New Skoda Superb vRS to bring performance focus to family favourite
Skoda is set to give the Superb the vRS treatment – we preview its looks and performance
- First ever Skoda Superb vRS
- Bespoke sporty styling
- Possible plug-in hybrid option
We first laid eyes upon the all-new Skoda Superb at the end of last year, and the Czech carmaker has suggested that a sportier, Superb vRS model is in the works. When asked about a Superb vRS, CEO Klaus Zellmer said, “I couldn’t agree more. Let’s see. We have not announced anything, but I think your arguments are valid.” We’ve driven other Skodas that have undergone the vRS treatment, from the excellent Octavia vRS to the new all-electric Enyaq vRS, but this is the first time that the badge will have been applied to the Superb.
The Skoda Superb is the brand’s largest non-SUV, first appearing in 2001 as a saloon based on the same platform as the Volkswagen Passat and Audi A4. It’s marginally grown over the past 23 years, spawning an estate variant in 2009, but the connection to other VW Group cars remains – the all-new model shares its platform and various engines with the latest Volkswagen Passat.
What can we expect from the Skoda Superb vRS?
Up until now, the most powerful Skoda Superb was the previous-generation model equipped with the 276bhp four-cylinder petrol engine. The all-new model hasn’t been able to top this figure so far, with a 261bhp two-litre petrol engine currently sitting at the top of the range.
However, we expect the new flagship vRS model to surpass this figure, perhaps nudging above the 300bhp barrier for the first time in the Superb’s history. Looking at its Passat sibling, it's possible that the sporty Superb could use that model’s plug-in hybrid setup. In the Volkswagen this engine produces 268bhp, but we wouldn’t be surprised if Skoda’s engineers dial up the power for a vRS model.
Whichever engine finds its way into the Superb vRS, we expect a host of chassis and suspension upgrades to improve its handling over the regular model. If it drives anything like its smaller sibling, the Octavia vRS, then it should be a hoot to pilot along a B-road while not compromising on comfort too much.
The manual gearbox was dropped entirely for this new generation of Superb – the DSG automatic is now standard across all models. The Superb vRS will use the same automatic gearbox, possibly sending power to all four wheels as previous top-spec Superbs have done.
It won’t all be about speed for the new Superb vRS, however. When discussing the relevance of top speed and acceleration for Skoda’s sporty cars, Zellmer said, “there are more important aspects. It will be more about efficiency, sustainability in the car materials that you use, decarbonisation throughout the whole value chain. People want to be more responsible about the planet and climate.”

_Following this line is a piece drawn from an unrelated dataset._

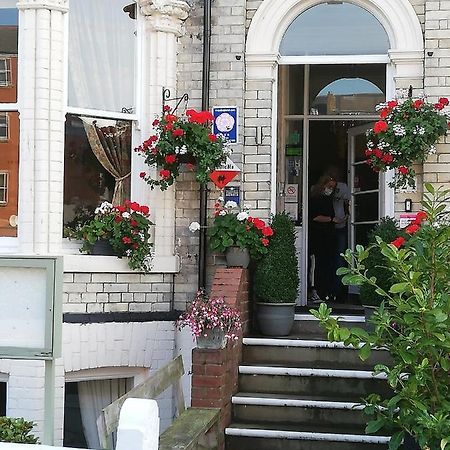 Esplanade Gardens B&B Σκάρμπορο Εξωτερικό φωτογραφία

Externally, the Superb vRS is likely to receive more aggressive styling all around, with unique bumper and wheel designs. Our exclusive renders preview this sportier look, in both saloon and estate bodystyles. In line with other vRS models, we expect chrome trim pieces to be swapped for black items, larger air intakes and all-important red brake callipers.
The new Superb debuted with an entirely overhauled interior, complete with a 13-inch infotainment screen and 10-inch digital driver’s display. As the vRS model will sit at the top of the Superb range, we expect it to come with all the bells and whistles, from heated seats to LED matrix headlights.
We’re still waiting for the new Superb to reach UK showrooms, so it looks like we’ll have to hang on until 2025 for the arrival of the vRS model. A starting price of around £50,000 is likely.